Wild’s arrival brings a rare bit of intensity as he nearly kills Wolfgang with a belly-to-belly before then getting the WWE NXT UK double by eliminating Wolfie and Trent. It then quietens down a bit as Zander comes out at #21.
Jake Crist is #22 and he helps Callihan eliminate BT Gunn, who had returned to the ring after an armbreak spot earlier in the match. The oVe boys don’t last much longer though and they brawl with Bad Company to the back.
Jack Jester comes out at #23, carrying a pipe, and he’s followed by Aspen Faith. Aspen accidentally eliminates his tag partner Lewis Girvan and he’s eliminated himself soon after. He clearly feels Lewis could have done more to help him and they bicker before heading to the back, separately. Implosion of the Filthy Generation?
Rickey Shane Page is next out at #25 and he’s got a kendo stick. #26 is my highlight of the match, Grado. He’s in good shape physically and he’s in an NFL costume, because Superbowl weekend. Subtlety be damned, man! At this point Ravie Davie’s neds hit the ring, prompting #27, Davey Blaze, to rush out. Blaze and Davie have been feuding over who’s the real ned in ICW and that pays off here, with Blaze hitting some lovely spears on the neds before eliminating himself by diving over the top rope.
#28 and #29 are Darren Kearney and LJ Cleary and they have a few fun spots before we get to #30. Luca de Pazzi. To quote my man Grado, ‘who the f*** is that?’ He does the whole taking ages to get to the ring shtick before he gets immediately eliminated by Kid Fite.

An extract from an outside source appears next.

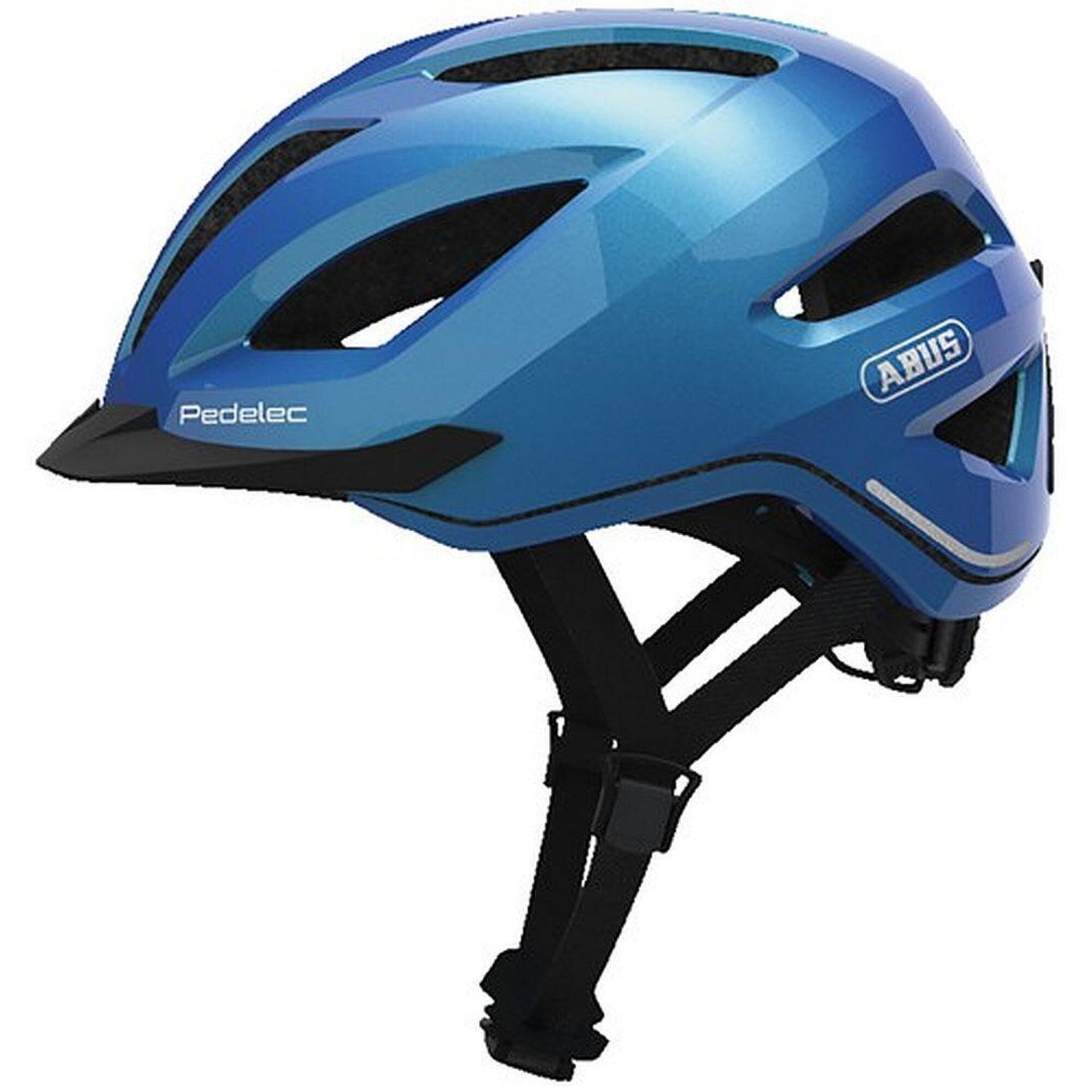 Abus Pedelec 1.1 Kask rowerowy, steel blue M | 52-57cm 2021 Kaski miejskie i trekkingowe 81909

Not only did that #30 spot feel like an utter waste (the de Pazzi thing was something perfect for earlier on as comedy filler), there were still nine people left in the ring when he got dumped out. A flurry of eliminations brought us down to the final five – Alexander Dean, Kid Fite, Andy Wild, Kez Evans and Grado.
Evans eliminates Dean, with the Irishman then wiping out Andy Wild on the apron to send the big man from Fife packing as well. That left Evans, Fite and Grado. Evans saw off Grado while he was firing up, leaving two. It’s the young guy vs the grizzled veteran hoping for his big moment. However, instead of ICW running with that, they have Evans do a false injury angle, which brings out Mark Dallas.
It’s all a ruse! While Fite is distracted, Evans pops back up to hurl him out of the ring and secure his breakout victory.
As I said at the start, this wasn’t awful. I respect ICW for going with a different guy and trying to build up someone organically. The mix of people in the Square Go was good but the pacing was off and the finish was flat. A disappointing end to a largely solid show. **
The Square Go tends to be ICW’s best show of the year, largely because the rumble match at the end puts the title matches at the start, usually making the work more consistent top to bottom. That was largely the case here, with the highlight being Noam Dar vs Stevie Boy. The Square Go might have been a bit flat but this card showed a lot of the future for the promotion and there are stories in place for the next few months, although it’s more than five months until the next big show. Thumbs in the middle from me overall.